Directives:
[1] In the engine-swap forum thread, why is the race car's 02J gearbox being replaced with an 02M? Answer in one to three sentences.
[2] Answer these questions from the engine-swap forum thread.
(a) What horsepower figure is given for the S3 engine?
(b) How many speeds does the OEM gearbox have, according to the first post?
(c) Besides the gearbox, what must be changed if you go with the 02M?

Reading passage:

# S3-engine and stuff into a Golf/Jetta II, tips and hints?



## Meke007 (Nov 10, 2004)

Hello!
I have some plannings on a mk2 Jetta in the near future, and I want the S3-engine so bad(224hp), and I wonder if it's better to take it from a TT or a S3?
And I also want to have 6spd(OEM is 5spd), fwd, so what options do I have to make this possible?
I will maybe pop up some more wonderings later...
Until then


----------



## Meke007 (Nov 10, 2004)

*Re: S3-engine and stuff into a Golf/Jetta II, tips and hints? (Meke007)*

it's not so well visited forum as I thought, or?


----------



## Audi0100 (Aug 4, 2006)

*Re: S3-engine and stuff into a Golf/Jetta II, tips and hints? (Meke007)*

Both engines are the same, I have installed and swaped them on Jetta's, Golf's, A-3's, S-3's and TT's
We have a race-car out of an A-3 Quattro and curently changing an 02J gearbox fitted with a Quaife 6 speed dog-engagement to a 02M with the 6 speed to hold the horsepower and those axles will hold better the power as well to the ground. I have broken CV-Joints every 2 track meets with the stock 100mm ones
If you go with the 02M, you have to change your shifting mechanism as well as the axles


_Modified by Audi0100 at 7:00 PM 8-9-2006_


----------

Material supplied:
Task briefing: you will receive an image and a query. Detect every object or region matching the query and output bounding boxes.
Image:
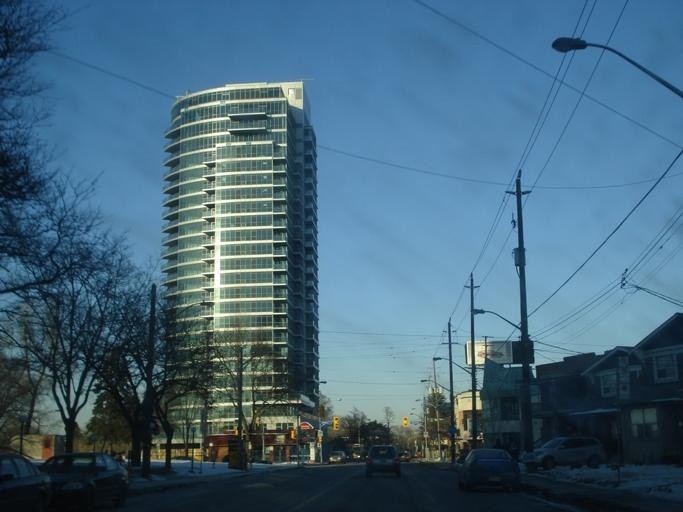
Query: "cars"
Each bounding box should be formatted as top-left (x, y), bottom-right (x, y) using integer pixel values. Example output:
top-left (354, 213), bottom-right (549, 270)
==
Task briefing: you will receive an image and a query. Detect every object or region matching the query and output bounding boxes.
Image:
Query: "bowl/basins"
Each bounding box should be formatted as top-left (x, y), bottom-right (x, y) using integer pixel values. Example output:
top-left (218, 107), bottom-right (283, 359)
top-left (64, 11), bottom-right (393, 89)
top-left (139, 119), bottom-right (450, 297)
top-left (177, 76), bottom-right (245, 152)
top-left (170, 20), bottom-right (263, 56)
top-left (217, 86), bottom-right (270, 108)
--
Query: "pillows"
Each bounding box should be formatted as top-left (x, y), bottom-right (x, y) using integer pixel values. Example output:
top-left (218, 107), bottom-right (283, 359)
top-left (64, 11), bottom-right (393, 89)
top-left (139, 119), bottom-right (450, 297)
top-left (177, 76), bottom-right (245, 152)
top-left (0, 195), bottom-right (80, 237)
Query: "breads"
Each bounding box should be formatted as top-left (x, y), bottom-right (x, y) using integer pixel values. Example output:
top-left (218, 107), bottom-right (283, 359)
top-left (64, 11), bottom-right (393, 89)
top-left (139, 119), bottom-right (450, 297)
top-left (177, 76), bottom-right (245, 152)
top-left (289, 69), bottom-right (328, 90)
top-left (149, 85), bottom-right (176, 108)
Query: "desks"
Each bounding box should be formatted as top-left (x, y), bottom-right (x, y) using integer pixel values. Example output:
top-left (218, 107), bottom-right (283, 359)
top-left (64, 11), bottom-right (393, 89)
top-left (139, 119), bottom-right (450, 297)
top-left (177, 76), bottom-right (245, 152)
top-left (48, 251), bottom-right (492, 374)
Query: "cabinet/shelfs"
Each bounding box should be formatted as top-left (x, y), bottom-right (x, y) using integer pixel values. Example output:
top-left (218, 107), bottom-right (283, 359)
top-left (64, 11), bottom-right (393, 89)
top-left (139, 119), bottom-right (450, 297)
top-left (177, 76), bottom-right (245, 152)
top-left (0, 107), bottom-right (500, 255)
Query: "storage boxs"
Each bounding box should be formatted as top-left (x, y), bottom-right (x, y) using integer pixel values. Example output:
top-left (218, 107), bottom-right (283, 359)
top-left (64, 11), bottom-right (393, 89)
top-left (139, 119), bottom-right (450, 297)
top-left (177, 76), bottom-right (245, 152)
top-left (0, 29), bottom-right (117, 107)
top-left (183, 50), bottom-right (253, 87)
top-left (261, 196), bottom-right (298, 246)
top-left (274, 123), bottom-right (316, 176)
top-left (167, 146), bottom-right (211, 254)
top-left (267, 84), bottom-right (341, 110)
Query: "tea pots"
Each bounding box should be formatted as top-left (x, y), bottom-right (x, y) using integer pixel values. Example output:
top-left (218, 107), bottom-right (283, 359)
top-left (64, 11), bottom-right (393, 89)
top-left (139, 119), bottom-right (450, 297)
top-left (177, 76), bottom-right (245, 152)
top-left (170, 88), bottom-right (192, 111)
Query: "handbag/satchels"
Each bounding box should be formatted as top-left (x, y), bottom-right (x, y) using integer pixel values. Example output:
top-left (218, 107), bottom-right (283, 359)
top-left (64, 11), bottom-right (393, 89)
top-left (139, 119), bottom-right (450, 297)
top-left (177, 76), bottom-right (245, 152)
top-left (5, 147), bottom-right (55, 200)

Responses by task:
[1] The 02M with the 6-speed is meant to hold the horsepower, and its axles will also transfer the power to the ground better. With the stock 100mm ones, CV joints broke every two track meets.

[2]
(a) 224hp.
(b) Five speeds (5spd).
(c) The shifting mechanism and the axles.